The $700,000+ mistake nearly 6 in 10 millennials may make
Marketwatch.com recently published an interesting article regarding the millennial generation's preference for renting vs buying a home and outlined the financial consequences of this decision, noting that “In most markets it is still cheaper to buy than to rent [each month]” — even when you factor in the insurance and property tax payments, in addition to the mortgage payments. To put things in perspective, the article makes the following point:
Considering that the median home in America costs $190,000 and historic annual home price appreciation is around 3%, according to data from RealtyTrac, a millennial who bought an average home today (and put $19,000 — that’s 10% — down) with a 30-year fixed rate mortgage at 4% would outright own a home worth $426,000 in 2045, and pay a total of roughly $373,000 for it (mortgage, taxes and insurance included) — a difference of $52,000. Plus, after 30 years, the person could live rent-free — a compelling prospect for retirement.

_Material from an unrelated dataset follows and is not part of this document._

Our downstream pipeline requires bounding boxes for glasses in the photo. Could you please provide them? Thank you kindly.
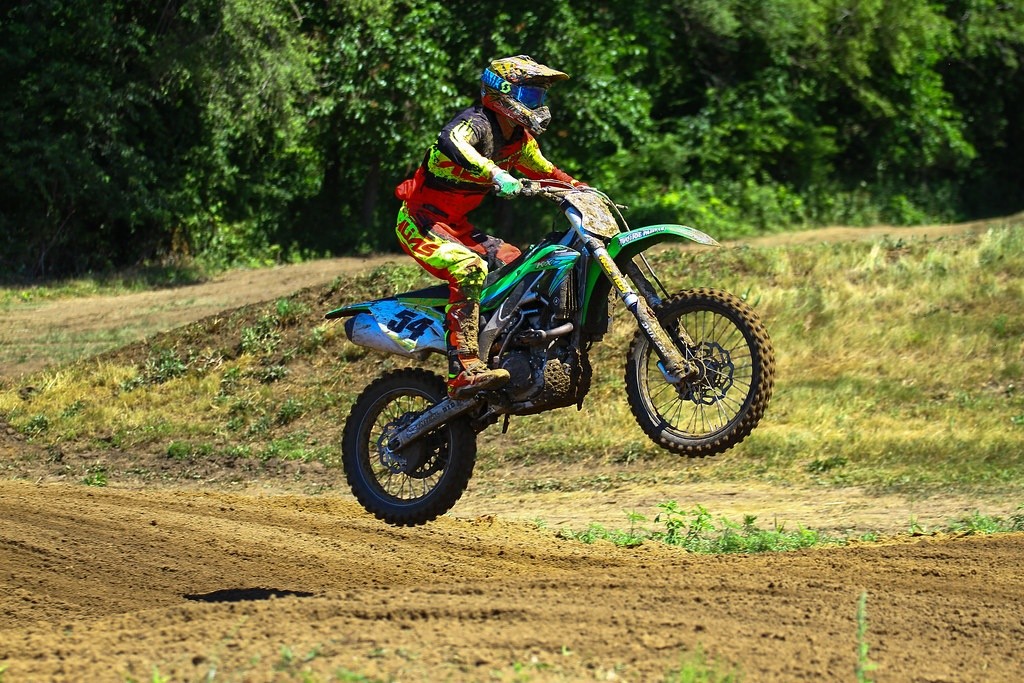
[483,70,547,110]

If that same millennial rented — let’s assume he pays $1,312 a month in rent this year (which is the average fair market rent for a three-bedroom nationwide, according to RealtyTrac) — and his rent appreciates at a rate of 2.7% a year (the average increase over the past decade, RealtyTrac says), he’ll end up shelling out nearly $717,000 in rent over that 30-year period — all without an asset to show for it in the end.
This article really hit home for me as it relates to the Starter Home 2.0 project, which is located within 5 minutes of several 1-bedroom apartment buildings renting for nearly 50% more per month than what the mortgage payment will be on the Starter Home 2.0 house.